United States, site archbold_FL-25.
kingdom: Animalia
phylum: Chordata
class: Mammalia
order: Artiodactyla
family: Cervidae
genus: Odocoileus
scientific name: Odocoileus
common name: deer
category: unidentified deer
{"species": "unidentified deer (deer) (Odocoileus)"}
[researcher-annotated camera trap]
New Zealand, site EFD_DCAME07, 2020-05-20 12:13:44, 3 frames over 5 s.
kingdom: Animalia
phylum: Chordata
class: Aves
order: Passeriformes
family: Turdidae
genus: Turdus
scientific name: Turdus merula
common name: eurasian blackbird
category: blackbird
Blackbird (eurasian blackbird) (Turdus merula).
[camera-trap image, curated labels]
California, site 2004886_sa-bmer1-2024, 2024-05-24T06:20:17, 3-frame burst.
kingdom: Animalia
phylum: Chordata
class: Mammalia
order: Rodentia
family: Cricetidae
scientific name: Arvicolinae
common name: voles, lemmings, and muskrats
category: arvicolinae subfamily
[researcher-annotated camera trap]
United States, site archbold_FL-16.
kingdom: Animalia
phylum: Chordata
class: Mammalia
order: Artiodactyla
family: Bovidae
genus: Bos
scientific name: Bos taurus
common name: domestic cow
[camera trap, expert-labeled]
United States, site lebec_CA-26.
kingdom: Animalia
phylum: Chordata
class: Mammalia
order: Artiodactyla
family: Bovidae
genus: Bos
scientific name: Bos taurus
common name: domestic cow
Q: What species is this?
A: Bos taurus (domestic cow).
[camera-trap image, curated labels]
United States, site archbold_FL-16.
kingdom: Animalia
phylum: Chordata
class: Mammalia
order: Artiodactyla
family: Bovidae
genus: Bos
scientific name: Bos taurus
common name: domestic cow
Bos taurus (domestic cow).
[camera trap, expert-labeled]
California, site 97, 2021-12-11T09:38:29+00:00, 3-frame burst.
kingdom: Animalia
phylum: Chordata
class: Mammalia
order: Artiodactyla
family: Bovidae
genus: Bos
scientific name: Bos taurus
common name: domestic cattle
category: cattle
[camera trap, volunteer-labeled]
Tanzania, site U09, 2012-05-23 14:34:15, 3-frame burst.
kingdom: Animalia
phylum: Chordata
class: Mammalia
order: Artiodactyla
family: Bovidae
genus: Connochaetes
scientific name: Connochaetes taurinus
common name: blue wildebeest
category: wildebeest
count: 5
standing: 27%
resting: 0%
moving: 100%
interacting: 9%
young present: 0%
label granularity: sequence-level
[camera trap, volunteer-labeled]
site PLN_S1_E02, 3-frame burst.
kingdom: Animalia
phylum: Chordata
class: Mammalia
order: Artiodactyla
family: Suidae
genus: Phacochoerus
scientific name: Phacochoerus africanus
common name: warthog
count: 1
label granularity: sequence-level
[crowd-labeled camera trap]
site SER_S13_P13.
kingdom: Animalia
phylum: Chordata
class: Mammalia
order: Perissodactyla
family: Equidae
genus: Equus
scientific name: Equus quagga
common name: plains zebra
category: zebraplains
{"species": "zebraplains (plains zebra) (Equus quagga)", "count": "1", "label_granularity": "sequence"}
┄┄┄┄┄┄
TASK STATEMENT - Produce the material again exactly as it is shown above.

EXPECTED ANSWER -
United States, site archbold_FL-25.
kingdom: Animalia
phylum: Chordata
class: Mammalia
order: Artiodactyla
family: Cervidae
genus: Odocoileus
scientific name: Odocoileus
common name: deer
category: unidentified deer
{"species": "unidentified deer (deer) (Odocoileus)"}
[researcher-annotated camera trap]
New Zealand, site EFD_DCAME07, 2020-05-20 12:13:44, 3 frames over 5 s.
kingdom: Animalia
phylum: Chordata
class: Aves
order: Passeriformes
family: Turdidae
genus: Turdus
scientific name: Turdus merula
common name: eurasian blackbird
category: blackbird
Blackbird (eurasian blackbird) (Turdus merula).
[camera-trap image, curated labels]
California, site 2004886_sa-bmer1-2024, 2024-05-24T06:20:17, 3-frame burst.
kingdom: Animalia
phylum: Chordata
class: Mammalia
order: Rodentia
family: Cricetidae
scientific name: Arvicolinae
common name: voles, lemmings, and muskrats
category: arvicolinae subfamily
[researcher-annotated camera trap]
United States, site archbold_FL-16.
kingdom: Animalia
phylum: Chordata
class: Mammalia
order: Artiodactyla
family: Bovidae
genus: Bos
scientific name: Bos taurus
common name: domestic cow
[camera trap, expert-labeled]
United States, site lebec_CA-26.
kingdom: Animalia
phylum: Chordata
class: Mammalia
order: Artiodactyla
family: Bovidae
genus: Bos
scientific name: Bos taurus
common name: domestic cow
Q: What species is this?
A: Bos taurus (domestic cow).
[camera-trap image, curated labels]
United States, site archbold_FL-16.
kingdom: Animalia
phylum: Chordata
class: Mammalia
order: Artiodactyla
family: Bovidae
genus: Bos
scientific name: Bos taurus
common name: domestic cow
Bos taurus (domestic cow).
[camera trap, expert-labeled]
California, site 97, 2021-12-11T09:38:29+00:00, 3-frame burst.
kingdom: Animalia
phylum: Chordata
class: Mammalia
order: Artiodactyla
family: Bovidae
genus: Bos
scientific name: Bos taurus
common name: domestic cattle
category: cattle
[camera trap, volunteer-labeled]
Tanzania, site U09, 2012-05-23 14:34:15, 3-frame burst.
kingdom: Animalia
phylum: Chordata
class: Mammalia
order: Artiodactyla
family: Bovidae
genus: Connochaetes
scientific name: Connochaetes taurinus
common name: blue wildebeest
category: wildebeest
count: 5
standing: 27%
resting: 0%
moving: 100%
interacting: 9%
young present: 0%
label granularity: sequence-level
[camera trap, volunteer-labeled]
site PLN_S1_E02, 3-frame burst.
kingdom: Animalia
phylum: Chordata
class: Mammalia
order: Artiodactyla
family: Suidae
genus: Phacochoerus
scientific name: Phacochoerus africanus
common name: warthog
count: 1
label granularity: sequence-level
[crowd-labeled camera trap]
site SER_S13_P13.
kingdom: Animalia
phylum: Chordata
class: Mammalia
order: Perissodactyla
family: Equidae
genus: Equus
scientific name: Equus quagga
common name: plains zebra
category: zebraplains
{"species": "zebraplains (plains zebra) (Equus quagga)", "count": "1", "label_granularity": "sequence"}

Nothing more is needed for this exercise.